For university presses, this is the ideal time to investigate the potential for a new ebook initiative. The need is clear, and no ebook vendor or business model has emerged to fill it to the satisfaction of the academic publishing or library communities. The consortium envisioned by the four partner presses would be an ambitious but practical way for scholarly publishers to address the changing landscape for the dissemination of scholarship.
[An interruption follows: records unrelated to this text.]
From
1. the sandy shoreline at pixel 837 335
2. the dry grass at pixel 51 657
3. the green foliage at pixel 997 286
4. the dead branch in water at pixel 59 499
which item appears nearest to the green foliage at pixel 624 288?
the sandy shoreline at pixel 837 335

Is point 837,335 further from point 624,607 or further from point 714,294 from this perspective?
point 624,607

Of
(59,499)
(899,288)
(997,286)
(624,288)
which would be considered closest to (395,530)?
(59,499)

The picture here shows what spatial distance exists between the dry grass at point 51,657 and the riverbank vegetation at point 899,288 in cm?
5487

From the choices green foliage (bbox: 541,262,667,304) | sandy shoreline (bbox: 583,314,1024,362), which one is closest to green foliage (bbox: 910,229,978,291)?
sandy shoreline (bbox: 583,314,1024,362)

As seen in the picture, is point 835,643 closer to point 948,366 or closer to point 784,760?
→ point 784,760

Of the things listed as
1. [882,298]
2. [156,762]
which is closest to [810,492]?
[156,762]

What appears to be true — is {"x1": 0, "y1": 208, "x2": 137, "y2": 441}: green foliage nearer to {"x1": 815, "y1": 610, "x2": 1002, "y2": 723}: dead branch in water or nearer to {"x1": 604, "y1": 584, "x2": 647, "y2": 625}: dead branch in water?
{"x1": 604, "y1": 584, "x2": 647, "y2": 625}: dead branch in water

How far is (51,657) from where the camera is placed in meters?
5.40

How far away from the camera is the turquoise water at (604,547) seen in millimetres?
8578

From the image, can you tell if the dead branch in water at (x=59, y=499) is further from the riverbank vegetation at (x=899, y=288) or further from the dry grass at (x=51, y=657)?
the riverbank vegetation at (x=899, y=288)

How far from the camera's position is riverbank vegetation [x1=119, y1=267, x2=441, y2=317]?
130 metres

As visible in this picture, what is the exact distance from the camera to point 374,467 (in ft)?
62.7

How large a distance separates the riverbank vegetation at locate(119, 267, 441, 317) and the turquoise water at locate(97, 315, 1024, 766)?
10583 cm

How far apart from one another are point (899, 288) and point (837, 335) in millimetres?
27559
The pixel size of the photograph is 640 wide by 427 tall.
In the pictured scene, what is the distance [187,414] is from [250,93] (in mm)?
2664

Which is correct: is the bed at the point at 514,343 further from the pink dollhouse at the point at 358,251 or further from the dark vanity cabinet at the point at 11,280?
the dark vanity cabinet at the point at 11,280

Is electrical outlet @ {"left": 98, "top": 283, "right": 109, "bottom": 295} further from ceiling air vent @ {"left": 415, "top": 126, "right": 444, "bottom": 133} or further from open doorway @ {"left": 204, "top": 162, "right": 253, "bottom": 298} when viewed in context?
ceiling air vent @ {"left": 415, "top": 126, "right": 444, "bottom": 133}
The initiative, which may be developed further depending on the recommendations from the planning grant, would differ from existing ebook ventures because it will be run by and for scholarly publishers, in collaboration with a non-profit or for profit partner, with a primary focus on the needs of university presses and their library customers. Other notable features of the potential collaboration that would be explored in the planning project include:

  • A large number of university presses, a minimum of ten in the first year, but with a plan for significantly larger scale, adding 5-10 in each successive year over a five-year period
  • The presses that would launch this project would represent a mix of press sizes
  • The goal would be to launch with a minimum of 10,000 ebooks, both backlist and frontlist, with a plan for annual additions
  • Initial focus on the library market with the possible expansion to students for classroom use, and, depending on the consultant’s recommendation, later to individual consumers
  • Multiple delivery models and purchase/subscription options, giving libraries the flexibilities they seek, including selection by subject area, year of publication, and patron-driven features
  • Possible bundling with print or print-on-demand editions should the libraries find this useful as we make the transition from print books to ebooks   
    Regarding the grant, Steve Maikowski, director of New York University Press and co-principal investigator, with Marlie Wasserman, director of Rutgers University Press for the grant, said, “This is a very ambitious planning grant, and we are thankful to the Mellon Foundation for supporting the research into a possible collaborative university press ebook initiative and business. We very much look forward to working with our consultant(s) in the next six months on this major investigative and research project.”